If you think the life of a chocolatier sounds like heaven, you had better check in with Dan Johnson, owner of Choco-Logo, a maker of gourmet chocolates in Buffalo. Johnson’s travails began in 2006, when two of his wholesale chocolate suppliers persuaded him to forgo fixed-price contracts in favor of shorter-term variable-price contracts. Bad move. No sooner had Johnson switched than wholesale chocolate prices began soaring; they rose 35 percent in a year. To make matters even worse, sugar and milk prices were also sky high. Given Johnson’s margins of less than 10 percent, his rising costs were making it tough for him to make a buck. With some astute cost cutting, he managed to stay profitable in 2007. But 2008 is turning out to be an even tougher year.
Johnson is no newcomer to the chocolate business. In 1983 he co-founded Lake Champlain Chocolates, one of the first U.S. makers of truffles and other epicurean chocolates. From there, he signed on as head chocolatier at Choco-Logo, in 1989. A year later, he bought the struggling business from its founders.

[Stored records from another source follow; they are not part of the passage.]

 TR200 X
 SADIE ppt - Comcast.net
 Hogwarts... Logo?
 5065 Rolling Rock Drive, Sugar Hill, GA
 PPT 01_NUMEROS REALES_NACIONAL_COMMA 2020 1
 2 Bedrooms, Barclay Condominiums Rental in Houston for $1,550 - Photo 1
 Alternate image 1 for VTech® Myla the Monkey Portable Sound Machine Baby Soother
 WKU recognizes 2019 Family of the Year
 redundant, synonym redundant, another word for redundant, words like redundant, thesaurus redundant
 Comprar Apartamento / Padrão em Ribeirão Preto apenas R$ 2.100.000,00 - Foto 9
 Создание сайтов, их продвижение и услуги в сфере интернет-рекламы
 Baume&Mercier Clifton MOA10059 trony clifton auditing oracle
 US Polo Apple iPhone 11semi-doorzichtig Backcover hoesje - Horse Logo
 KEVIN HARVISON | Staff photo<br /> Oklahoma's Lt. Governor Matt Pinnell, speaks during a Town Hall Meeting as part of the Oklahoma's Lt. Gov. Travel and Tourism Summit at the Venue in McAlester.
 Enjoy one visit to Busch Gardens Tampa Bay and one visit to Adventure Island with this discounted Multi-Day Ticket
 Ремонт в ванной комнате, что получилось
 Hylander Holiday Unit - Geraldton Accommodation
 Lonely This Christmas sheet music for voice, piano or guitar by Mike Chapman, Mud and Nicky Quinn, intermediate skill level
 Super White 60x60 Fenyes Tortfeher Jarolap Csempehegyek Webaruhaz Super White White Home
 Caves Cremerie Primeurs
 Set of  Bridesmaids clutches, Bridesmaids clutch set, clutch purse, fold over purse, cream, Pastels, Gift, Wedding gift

For the next 15 years, Johnson steadily built up the company, from low-six-figure revenue to nearly $1.4 million in annual sales today. Head count at Choco-Logo grew from four in 1989 to about 23. Like most chocolate makers, Choco-Logo depends on bulk chocolate, which it then reformulates into its upscale product. The company’s annual wholesale chocolate purchases rose from less than 10,000 pounds in 1989 to more than 60,000 pounds today.
To keep Choco-Logo growing in a competitive market, Johnson relied on a combination of premium ingredients and savvy marketing, as well as a focus on service. An early player in the niche market for logo chocolates, Choco-Logo provided corporations like General Electric with logo-bearing chocolates for use as marketing tools and supplied retailers such as Bloomingdale’s and Williams-Sonoma with high-end chocolates bearing their own brands.
Even as heavyweights like Hershey’s entered the logo business, Choco-Logo was able to thrive. A sophisticated in-house packaging and graphics design team turned around custom package designs within a matter of hours, and the company shipped orders by air in 24 hours. Johnson also forged celebrity connections to keep new buyers calling. Rocker Jon Bon Jovi contracted Choco-Logo to create a chocolate to be sold as an exclusive product on his website for about $35 a pound. And 750 tins of Choco-Logo salty chocolate turtles were among the items served at former President Bill Clinton’s 60th birthday bash, in October 2006. The company’s website also scored marketing points by offering its chocolates for sale on behalf of various charities, like Help USA, a national nonprofit for the homeless.
Choco-Logo’s steady growth persuaded Johnson, in 2003, to spend $350,000 to purchase and renovate a larger factory building in downtown Buffalo, more than doubling his total square footage and allowing the addition of a retail store.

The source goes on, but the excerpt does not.